Raw data:

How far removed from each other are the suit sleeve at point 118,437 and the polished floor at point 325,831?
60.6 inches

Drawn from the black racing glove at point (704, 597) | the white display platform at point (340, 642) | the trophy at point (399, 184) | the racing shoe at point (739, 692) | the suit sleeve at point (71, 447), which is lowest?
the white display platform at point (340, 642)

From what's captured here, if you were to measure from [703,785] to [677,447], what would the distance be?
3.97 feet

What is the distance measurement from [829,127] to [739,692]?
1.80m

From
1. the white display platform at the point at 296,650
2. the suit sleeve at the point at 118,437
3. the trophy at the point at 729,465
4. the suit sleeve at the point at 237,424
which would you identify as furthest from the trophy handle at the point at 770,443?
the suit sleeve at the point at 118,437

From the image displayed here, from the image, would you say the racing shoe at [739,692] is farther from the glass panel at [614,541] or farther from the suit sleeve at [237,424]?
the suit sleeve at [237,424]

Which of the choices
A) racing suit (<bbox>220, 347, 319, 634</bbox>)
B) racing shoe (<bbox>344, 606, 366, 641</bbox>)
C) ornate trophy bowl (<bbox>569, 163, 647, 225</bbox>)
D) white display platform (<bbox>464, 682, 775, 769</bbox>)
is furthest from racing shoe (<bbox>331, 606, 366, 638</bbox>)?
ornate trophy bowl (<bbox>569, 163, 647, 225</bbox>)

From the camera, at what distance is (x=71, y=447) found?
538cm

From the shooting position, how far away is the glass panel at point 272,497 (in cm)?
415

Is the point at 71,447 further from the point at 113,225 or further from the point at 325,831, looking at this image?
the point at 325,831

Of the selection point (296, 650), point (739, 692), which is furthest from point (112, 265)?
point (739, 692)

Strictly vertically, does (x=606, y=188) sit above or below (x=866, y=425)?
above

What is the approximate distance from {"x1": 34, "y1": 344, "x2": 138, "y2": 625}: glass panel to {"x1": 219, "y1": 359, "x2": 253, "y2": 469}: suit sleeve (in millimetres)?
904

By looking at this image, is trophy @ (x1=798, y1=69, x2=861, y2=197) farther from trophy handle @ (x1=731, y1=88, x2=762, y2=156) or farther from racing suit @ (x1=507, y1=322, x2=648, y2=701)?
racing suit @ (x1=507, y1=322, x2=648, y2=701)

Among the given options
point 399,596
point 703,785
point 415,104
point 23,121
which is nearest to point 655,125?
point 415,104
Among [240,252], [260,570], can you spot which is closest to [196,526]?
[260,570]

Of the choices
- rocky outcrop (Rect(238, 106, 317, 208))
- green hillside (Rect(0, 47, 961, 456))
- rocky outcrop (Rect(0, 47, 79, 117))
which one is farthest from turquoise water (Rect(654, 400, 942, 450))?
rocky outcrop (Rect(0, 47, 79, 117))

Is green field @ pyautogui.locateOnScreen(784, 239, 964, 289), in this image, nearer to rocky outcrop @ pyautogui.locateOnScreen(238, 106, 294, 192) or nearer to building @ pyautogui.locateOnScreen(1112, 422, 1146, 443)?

Required work:
Repeat all the records. Match each line exactly.

Result of the exercise:
How far removed from each other are the suit sleeve at point 118,437 and the polished floor at point 325,831?
60.6 inches

Drawn from the black racing glove at point (704, 597) | the white display platform at point (340, 642) | the trophy at point (399, 184) | the racing shoe at point (739, 692) | the suit sleeve at point (71, 447), which is lowest?
the white display platform at point (340, 642)

From what's captured here, if you were to measure from [703,785] to [677,447], what would the distance be?
3.97 feet

What is the distance measurement from [829,127] to [739,692]?
1.80m

From
1. the white display platform at the point at 296,650
2. the suit sleeve at the point at 118,437
3. the trophy at the point at 729,465
4. the suit sleeve at the point at 237,424
which would you identify as furthest from the trophy handle at the point at 770,443?
the suit sleeve at the point at 118,437

From the image displayed here, from the image, would you say the racing shoe at [739,692] is farther from the glass panel at [614,541] or farther from the suit sleeve at [237,424]?
the suit sleeve at [237,424]

Which of the choices
A) racing suit (<bbox>220, 347, 319, 634</bbox>)
B) racing shoe (<bbox>344, 606, 366, 641</bbox>)
C) ornate trophy bowl (<bbox>569, 163, 647, 225</bbox>)
D) white display platform (<bbox>464, 682, 775, 769</bbox>)
is furthest from racing shoe (<bbox>331, 606, 366, 638</bbox>)?
ornate trophy bowl (<bbox>569, 163, 647, 225</bbox>)

From the camera, at what distance is (x=71, y=447) found?
538cm

From the shooting position, how far away is the glass panel at point 272,497 (in cm)?
415

Is the point at 71,447 further from the point at 113,225 or further from the point at 325,831, looking at this image?
the point at 325,831

Of the selection point (296, 650), point (739, 692), which is furthest from point (112, 265)?
point (739, 692)

Strictly vertically, does (x=606, y=188) sit above or below (x=866, y=425)?
above

What is the approximate distance from {"x1": 34, "y1": 344, "x2": 138, "y2": 625}: glass panel to {"x1": 219, "y1": 359, "x2": 253, "y2": 469}: suit sleeve (in millimetres)?
904

By looking at this image, is trophy @ (x1=798, y1=69, x2=861, y2=197) farther from trophy handle @ (x1=731, y1=88, x2=762, y2=156) or farther from racing suit @ (x1=507, y1=322, x2=648, y2=701)?
racing suit @ (x1=507, y1=322, x2=648, y2=701)

Among the given options
point 399,596
point 703,785
point 415,104
point 23,121
which is nearest to point 655,125?
point 415,104
Among [240,252], [260,570], can you spot which is closest to [196,526]?
[260,570]

Of the choices
- rocky outcrop (Rect(238, 106, 317, 208))
- green hillside (Rect(0, 47, 961, 456))
- rocky outcrop (Rect(0, 47, 79, 117))
which one is farthest from turquoise water (Rect(654, 400, 942, 450))?
rocky outcrop (Rect(0, 47, 79, 117))

Is green field @ pyautogui.locateOnScreen(784, 239, 964, 289), in this image, nearer to rocky outcrop @ pyautogui.locateOnScreen(238, 106, 294, 192) or nearer to building @ pyautogui.locateOnScreen(1112, 422, 1146, 443)?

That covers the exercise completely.